======== DOCUMENT SECTION

Hello, looks like many people have done almost the same thing: I've also begun to write a parser. Mine is written is Python.
It's far away from completition, but I don't want to spend my time writing useless code so I am asking how we want to continue: I don't think it's wise to have four parsers doing actually the same. However, everbody can do what he/she wants, but I personally would rather like to work on one program than doing doubled, useless work. As Magnus Manske already pointed out, such a parser could be the base of several desired tools. We could write a library that could be used by these applications.
The difference between mine program and all the others AFAIK is the point how the wiki data actually get loaded. As someone suggested on meta.wikipedia.org I have written a file called 'raw.php' that retrieves the raw wiki data. In my opinion that's quite useful for offline-editing applications and such things.
You can get my parser, along with my adapted 'Article.php' and the file 'raw.php', here: www.fms-engel.de/buildHTML.tar.bz2 (Sorry for not providing a patch, when I find time, I'll do it)
I don't want to start a language-flamewar, but I probably prefer Magnus Manske's version. C++ is quite fast and there are several GUI libraries one can use for each platform to write nice GUIs. I did not take a look at his program, but I guess it's much more mature than, for example, mine.
I would really like to discuss this topic as I think a parser and the resulting possibilities of having one is one of the most wanted features, at least for me :) There is probably a better solution than having four parsers that do actually the same thing...
Regards, Frithjof

================
======== GIVEN RECORDS

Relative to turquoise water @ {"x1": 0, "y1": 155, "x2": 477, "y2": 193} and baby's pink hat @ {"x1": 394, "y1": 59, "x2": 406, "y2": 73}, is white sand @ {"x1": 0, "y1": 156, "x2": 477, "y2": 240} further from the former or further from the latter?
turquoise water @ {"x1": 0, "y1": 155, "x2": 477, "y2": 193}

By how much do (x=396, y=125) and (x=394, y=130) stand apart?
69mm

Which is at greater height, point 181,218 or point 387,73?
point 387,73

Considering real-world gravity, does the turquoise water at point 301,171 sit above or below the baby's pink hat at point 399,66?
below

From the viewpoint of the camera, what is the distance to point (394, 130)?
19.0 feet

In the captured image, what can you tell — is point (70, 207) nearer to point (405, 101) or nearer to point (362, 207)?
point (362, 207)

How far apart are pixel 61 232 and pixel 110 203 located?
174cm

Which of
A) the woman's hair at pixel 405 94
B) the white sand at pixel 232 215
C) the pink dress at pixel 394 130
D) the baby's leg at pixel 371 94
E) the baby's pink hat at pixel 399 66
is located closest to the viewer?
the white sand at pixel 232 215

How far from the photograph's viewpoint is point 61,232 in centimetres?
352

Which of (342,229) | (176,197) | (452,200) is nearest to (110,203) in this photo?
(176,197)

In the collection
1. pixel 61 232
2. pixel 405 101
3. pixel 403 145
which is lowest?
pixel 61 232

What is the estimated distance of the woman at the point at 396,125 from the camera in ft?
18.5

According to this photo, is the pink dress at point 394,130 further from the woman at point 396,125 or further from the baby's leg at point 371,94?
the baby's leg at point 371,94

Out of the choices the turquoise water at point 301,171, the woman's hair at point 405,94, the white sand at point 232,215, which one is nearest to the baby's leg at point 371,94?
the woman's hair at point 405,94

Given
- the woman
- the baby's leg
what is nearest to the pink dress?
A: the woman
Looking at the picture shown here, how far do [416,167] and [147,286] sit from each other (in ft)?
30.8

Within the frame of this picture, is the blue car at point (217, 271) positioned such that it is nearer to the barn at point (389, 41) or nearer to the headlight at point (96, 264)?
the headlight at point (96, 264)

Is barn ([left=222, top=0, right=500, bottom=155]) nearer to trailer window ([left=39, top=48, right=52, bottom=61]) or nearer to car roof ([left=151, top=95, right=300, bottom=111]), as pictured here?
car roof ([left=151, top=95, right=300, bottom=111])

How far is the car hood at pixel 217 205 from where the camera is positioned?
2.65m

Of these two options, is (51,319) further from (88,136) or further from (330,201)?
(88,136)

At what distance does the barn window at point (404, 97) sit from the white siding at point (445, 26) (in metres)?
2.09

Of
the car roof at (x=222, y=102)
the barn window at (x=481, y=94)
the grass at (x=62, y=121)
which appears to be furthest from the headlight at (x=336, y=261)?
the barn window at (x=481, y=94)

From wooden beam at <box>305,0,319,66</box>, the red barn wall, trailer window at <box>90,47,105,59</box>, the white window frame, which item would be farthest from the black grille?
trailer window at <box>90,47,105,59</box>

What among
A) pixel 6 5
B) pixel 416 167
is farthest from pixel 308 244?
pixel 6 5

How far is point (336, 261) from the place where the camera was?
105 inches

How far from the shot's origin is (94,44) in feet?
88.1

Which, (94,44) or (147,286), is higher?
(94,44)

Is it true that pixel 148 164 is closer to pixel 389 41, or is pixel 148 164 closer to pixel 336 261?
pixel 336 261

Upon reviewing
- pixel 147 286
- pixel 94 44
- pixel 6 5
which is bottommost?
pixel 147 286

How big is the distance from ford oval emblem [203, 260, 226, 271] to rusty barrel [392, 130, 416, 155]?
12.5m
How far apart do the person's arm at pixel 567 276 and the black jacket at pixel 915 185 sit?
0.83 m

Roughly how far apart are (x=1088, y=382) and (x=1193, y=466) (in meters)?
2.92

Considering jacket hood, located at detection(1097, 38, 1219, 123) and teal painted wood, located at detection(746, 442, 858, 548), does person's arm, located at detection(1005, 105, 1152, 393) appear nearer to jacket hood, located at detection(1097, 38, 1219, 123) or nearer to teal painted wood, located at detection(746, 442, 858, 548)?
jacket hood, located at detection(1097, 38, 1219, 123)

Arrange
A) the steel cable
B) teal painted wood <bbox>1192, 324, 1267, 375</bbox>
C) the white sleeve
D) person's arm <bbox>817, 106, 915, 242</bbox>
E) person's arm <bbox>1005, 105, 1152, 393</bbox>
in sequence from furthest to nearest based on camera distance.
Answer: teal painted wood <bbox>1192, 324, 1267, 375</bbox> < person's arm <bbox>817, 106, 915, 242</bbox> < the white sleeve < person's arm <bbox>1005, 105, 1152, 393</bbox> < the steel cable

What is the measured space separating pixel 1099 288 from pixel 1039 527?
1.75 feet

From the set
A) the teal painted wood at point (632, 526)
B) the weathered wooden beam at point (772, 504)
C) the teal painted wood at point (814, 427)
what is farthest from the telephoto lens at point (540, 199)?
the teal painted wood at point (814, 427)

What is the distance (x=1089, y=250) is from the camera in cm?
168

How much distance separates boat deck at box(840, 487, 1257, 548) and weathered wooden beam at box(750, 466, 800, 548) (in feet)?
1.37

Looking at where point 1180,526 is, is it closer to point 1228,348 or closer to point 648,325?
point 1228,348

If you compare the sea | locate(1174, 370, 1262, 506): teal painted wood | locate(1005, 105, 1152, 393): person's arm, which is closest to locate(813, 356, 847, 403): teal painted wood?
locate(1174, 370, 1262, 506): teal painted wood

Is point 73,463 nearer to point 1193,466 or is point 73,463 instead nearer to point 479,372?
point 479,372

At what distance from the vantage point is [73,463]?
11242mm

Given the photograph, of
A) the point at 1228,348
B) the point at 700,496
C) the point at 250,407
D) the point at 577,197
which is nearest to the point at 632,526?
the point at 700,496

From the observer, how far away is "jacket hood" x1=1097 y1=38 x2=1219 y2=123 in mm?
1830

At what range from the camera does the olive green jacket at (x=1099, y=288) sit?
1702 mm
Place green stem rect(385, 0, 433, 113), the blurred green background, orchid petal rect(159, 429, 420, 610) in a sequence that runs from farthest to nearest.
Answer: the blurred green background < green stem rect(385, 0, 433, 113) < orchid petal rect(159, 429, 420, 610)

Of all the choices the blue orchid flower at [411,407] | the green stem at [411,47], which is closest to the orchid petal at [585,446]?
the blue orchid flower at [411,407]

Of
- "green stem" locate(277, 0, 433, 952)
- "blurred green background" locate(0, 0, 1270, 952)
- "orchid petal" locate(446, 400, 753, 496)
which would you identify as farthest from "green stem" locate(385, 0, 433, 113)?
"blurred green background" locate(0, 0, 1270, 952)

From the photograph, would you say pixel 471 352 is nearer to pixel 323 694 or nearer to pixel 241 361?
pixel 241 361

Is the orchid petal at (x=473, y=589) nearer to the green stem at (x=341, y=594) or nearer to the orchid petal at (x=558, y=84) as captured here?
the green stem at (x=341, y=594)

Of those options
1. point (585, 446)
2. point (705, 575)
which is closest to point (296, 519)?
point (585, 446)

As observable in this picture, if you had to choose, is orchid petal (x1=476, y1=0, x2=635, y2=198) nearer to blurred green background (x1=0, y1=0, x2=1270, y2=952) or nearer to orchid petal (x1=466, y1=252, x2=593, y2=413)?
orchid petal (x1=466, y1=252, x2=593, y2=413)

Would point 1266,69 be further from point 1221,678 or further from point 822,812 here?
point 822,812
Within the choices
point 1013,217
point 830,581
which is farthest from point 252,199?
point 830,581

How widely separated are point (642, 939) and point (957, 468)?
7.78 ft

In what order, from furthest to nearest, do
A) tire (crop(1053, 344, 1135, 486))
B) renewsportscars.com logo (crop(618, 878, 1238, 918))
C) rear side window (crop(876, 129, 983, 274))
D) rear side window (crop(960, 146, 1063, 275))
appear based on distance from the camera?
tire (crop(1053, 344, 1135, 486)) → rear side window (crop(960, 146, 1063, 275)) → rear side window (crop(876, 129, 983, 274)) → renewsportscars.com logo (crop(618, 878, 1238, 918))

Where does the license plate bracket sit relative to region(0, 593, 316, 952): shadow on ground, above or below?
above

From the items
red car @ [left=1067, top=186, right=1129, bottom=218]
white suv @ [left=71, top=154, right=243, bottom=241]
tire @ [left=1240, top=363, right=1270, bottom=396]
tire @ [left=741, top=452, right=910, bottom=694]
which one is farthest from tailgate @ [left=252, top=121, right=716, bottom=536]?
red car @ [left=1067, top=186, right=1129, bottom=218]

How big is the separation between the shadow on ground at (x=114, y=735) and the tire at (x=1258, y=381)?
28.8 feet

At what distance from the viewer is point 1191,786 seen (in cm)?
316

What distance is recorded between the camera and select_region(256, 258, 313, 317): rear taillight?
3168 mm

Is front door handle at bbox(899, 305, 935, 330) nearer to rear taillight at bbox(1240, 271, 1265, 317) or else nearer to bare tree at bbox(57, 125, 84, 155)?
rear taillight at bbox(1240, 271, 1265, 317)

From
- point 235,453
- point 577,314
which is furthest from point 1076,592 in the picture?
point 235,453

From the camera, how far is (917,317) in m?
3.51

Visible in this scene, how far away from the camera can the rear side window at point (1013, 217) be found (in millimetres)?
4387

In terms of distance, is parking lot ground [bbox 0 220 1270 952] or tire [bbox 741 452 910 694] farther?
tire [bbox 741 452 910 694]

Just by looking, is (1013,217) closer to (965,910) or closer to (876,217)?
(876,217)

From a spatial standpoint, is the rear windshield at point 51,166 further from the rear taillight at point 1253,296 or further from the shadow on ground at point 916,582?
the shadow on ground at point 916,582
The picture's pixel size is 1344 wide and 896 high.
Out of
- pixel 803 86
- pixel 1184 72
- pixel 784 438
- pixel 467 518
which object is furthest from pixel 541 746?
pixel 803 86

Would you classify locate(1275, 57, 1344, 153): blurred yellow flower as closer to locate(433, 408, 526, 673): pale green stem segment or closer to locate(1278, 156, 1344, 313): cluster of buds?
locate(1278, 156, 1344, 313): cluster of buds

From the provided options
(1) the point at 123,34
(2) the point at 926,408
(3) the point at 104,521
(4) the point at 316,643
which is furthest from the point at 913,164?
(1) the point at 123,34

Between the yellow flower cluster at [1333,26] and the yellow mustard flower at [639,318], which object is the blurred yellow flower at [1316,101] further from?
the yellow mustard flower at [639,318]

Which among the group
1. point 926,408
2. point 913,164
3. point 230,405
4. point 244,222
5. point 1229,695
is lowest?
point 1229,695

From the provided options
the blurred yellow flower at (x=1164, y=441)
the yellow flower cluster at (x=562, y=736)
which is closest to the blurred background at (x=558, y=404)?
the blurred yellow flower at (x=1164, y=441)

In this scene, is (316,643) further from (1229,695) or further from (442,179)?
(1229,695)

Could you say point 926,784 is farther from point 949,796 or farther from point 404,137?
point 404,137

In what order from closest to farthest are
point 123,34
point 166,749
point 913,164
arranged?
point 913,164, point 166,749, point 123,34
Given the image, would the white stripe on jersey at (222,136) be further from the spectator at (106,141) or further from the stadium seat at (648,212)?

================

WORK INSTRUCTIONS>
a: Answer these questions about the forum post on the wiki parser, one per line:
(i) In what language is the writer's own parser written?
(ii) What is the name of the file the writer created to retrieve the raw wiki data?
(iii) How many parsers does the writer say are doing the same thing?
b: Return the passage of the forum post on the wiki parser from "You can get" to "the same thing...".
c: Decide whether each statement agrees with the forum post on the wiki parser. Answer yes or no, and quote the words from the post that settle it.
(i) The writer has already looked at Magnus Manske's program.
(ii) The writer considers the file 'raw.php' useful for offline-editing applications.
(iii) The writer supplies a patch along with the parser.

SOLUTIONS TO EACH TASK>
a:
(i) Python
(ii) 'raw.php'
(iii) Four

b:
You can get my parser, along with my adapted 'Article.php' and the file 'raw.php', here: www.fms-engel.de/buildHTML.tar.bz2 (Sorry for not providing a patch, when I find time, I'll do it)
I don't want to start a language-flamewar, but I probably prefer Magnus Manske's version. C++ is quite fast and there are several GUI libraries one can use for each platform to write nice GUIs. I did not take a look at his program, but I guess it's much more mature than, for example, mine.
I would really like to discuss this topic as I think a parser and the resulting possibilities of having one is one of the most wanted features, at least for me :) There is probably a better solution than having four parsers that do actually the same thing...

c:
(i) No: "I did not take a look at his program"
(ii) Yes: "In my opinion that's quite useful for offline-editing applications and such things."
(iii) No: "Sorry for not providing a patch"